■ Task description ■
Could you write out all the records below again, swapping every "stone base block" for "granite plinth" and leaving everything else unchanged?

+++ Records to use +++

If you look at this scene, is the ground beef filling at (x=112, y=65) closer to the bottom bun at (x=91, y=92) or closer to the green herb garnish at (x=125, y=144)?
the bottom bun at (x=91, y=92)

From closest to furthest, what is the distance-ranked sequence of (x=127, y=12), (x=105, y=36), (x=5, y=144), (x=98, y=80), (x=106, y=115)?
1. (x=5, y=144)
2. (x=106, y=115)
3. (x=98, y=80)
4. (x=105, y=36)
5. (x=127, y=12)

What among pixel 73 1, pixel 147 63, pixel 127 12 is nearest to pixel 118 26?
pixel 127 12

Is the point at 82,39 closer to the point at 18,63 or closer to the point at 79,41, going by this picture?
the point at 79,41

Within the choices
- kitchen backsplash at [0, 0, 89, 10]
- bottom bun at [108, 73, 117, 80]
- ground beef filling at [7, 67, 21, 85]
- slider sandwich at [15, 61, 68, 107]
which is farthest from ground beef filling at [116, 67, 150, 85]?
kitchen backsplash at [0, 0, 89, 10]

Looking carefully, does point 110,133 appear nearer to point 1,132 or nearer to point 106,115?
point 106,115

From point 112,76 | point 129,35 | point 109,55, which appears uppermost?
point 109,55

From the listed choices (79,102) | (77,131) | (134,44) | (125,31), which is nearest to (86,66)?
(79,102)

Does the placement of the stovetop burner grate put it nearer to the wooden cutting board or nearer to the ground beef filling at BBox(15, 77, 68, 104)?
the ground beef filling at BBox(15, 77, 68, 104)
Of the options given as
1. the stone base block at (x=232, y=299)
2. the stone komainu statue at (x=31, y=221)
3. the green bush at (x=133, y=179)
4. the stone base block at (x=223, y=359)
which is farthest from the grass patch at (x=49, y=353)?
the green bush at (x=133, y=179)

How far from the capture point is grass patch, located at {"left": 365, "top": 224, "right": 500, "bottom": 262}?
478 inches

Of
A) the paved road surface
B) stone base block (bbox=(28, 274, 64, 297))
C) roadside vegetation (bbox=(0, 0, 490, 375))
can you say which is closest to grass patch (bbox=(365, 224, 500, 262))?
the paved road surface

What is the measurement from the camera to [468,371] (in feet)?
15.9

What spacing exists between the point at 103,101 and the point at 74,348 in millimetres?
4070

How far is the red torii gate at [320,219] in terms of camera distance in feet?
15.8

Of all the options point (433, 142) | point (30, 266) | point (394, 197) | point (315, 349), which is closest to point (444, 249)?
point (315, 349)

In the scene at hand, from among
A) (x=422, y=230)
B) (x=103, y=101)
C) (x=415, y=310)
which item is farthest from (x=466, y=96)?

+++

■ Written response ■
If you look at this scene, is the ground beef filling at (x=112, y=65) closer to the bottom bun at (x=91, y=92) or closer to the green herb garnish at (x=125, y=144)?
the bottom bun at (x=91, y=92)

From closest to furthest, what is the distance-ranked sequence of (x=127, y=12), (x=105, y=36), (x=5, y=144), (x=98, y=80), (x=106, y=115)?
1. (x=5, y=144)
2. (x=106, y=115)
3. (x=98, y=80)
4. (x=105, y=36)
5. (x=127, y=12)

What among pixel 73 1, pixel 147 63, pixel 127 12 is nearest to pixel 118 26?
pixel 127 12

Is the point at 82,39 closer to the point at 18,63 or closer to the point at 79,41, going by this picture?
the point at 79,41

Within the choices
- kitchen backsplash at [0, 0, 89, 10]
- bottom bun at [108, 73, 117, 80]
- ground beef filling at [7, 67, 21, 85]
- slider sandwich at [15, 61, 68, 107]
which is farthest from ground beef filling at [116, 67, 150, 85]?
kitchen backsplash at [0, 0, 89, 10]

Looking carefully, does point 110,133 appear nearer to point 1,132 or nearer to point 106,115?
point 106,115

From point 112,76 | point 129,35 | point 109,55, which appears uppermost?
point 109,55

From the listed choices (79,102) | (77,131) | (134,44) | (125,31), which is nearest to (86,66)?
(79,102)

Does the placement of the stovetop burner grate put it nearer to the wooden cutting board or nearer to the ground beef filling at BBox(15, 77, 68, 104)?
the ground beef filling at BBox(15, 77, 68, 104)
Of the options given as
1. the granite plinth at (x=232, y=299)
2. the stone komainu statue at (x=31, y=221)
3. the green bush at (x=133, y=179)
4. the granite plinth at (x=223, y=359)
which is farthest from the grass patch at (x=49, y=353)?
the green bush at (x=133, y=179)

How far from the capture point is grass patch, located at {"left": 365, "top": 224, "right": 500, "bottom": 262}?
478 inches

Of
A) the paved road surface
B) granite plinth (bbox=(28, 274, 64, 297))
C) roadside vegetation (bbox=(0, 0, 490, 375))
can you say which is closest to grass patch (bbox=(365, 224, 500, 262))?
the paved road surface

What is the measurement from the camera to [468,371] (in feet)?
15.9

What spacing exists between the point at 103,101 and the point at 74,348 in millimetres?
4070

How far is the red torii gate at [320,219] in terms of camera distance in feet?
15.8

Of all the options point (433, 142) | point (30, 266) | point (394, 197) | point (315, 349), which is closest to point (444, 249)?
point (315, 349)

In the scene at hand, from among
A) (x=422, y=230)
B) (x=103, y=101)
C) (x=415, y=310)
which item is farthest from (x=466, y=96)?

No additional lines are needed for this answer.